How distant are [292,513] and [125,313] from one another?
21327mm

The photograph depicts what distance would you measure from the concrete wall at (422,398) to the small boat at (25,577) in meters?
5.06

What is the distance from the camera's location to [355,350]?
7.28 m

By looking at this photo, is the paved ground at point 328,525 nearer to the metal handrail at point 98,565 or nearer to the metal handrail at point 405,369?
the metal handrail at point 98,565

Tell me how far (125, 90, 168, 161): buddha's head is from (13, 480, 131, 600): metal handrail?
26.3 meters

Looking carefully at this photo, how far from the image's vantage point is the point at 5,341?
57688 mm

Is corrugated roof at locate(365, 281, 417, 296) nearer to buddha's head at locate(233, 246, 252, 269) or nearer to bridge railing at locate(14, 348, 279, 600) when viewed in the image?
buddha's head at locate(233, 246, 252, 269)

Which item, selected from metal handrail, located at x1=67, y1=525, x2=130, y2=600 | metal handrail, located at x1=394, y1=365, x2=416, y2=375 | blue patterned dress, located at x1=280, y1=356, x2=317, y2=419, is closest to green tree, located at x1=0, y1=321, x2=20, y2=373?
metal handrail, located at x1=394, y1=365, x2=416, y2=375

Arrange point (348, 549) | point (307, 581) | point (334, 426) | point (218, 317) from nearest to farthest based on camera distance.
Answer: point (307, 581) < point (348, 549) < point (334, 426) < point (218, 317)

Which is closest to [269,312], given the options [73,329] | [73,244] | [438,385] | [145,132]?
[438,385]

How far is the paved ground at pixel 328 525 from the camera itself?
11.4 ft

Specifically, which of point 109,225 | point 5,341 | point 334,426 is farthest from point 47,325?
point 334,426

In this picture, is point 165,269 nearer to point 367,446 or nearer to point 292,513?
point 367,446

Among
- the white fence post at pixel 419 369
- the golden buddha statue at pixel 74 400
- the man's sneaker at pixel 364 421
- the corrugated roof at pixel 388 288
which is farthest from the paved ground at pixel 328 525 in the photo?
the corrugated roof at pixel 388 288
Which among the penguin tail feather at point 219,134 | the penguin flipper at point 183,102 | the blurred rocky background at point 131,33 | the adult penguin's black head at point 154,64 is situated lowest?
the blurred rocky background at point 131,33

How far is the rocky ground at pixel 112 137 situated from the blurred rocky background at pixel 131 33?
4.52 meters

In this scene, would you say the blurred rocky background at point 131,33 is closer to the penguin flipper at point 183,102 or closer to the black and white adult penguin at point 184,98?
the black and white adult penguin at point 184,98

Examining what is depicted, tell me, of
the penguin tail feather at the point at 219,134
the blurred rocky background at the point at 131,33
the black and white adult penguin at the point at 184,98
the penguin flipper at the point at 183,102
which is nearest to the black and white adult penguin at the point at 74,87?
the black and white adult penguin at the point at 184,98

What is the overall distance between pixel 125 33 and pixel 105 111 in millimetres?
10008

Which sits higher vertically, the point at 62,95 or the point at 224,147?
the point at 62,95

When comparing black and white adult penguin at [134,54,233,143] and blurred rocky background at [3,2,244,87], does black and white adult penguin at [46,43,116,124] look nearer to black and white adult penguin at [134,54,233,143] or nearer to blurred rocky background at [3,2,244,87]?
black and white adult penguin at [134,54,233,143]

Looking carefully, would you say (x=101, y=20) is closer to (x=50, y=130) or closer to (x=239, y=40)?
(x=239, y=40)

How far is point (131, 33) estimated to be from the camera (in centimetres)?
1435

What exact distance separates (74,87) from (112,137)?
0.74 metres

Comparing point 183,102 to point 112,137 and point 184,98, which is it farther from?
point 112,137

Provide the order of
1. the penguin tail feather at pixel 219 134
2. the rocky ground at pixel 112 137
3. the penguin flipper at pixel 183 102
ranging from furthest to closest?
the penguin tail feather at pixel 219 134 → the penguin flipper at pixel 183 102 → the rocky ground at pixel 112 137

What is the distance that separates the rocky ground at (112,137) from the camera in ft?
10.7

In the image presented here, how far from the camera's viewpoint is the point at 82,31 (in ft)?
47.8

• _Problem description_
Gather every line in the rows above that contains the word "carefully" and copy each one in full.

• _Result of the exercise_
Looking carefully at this photo, how far from the image's vantage point is the point at 5,341?
Looking carefully, would you say (x=101, y=20) is closer to (x=50, y=130) or closer to (x=239, y=40)?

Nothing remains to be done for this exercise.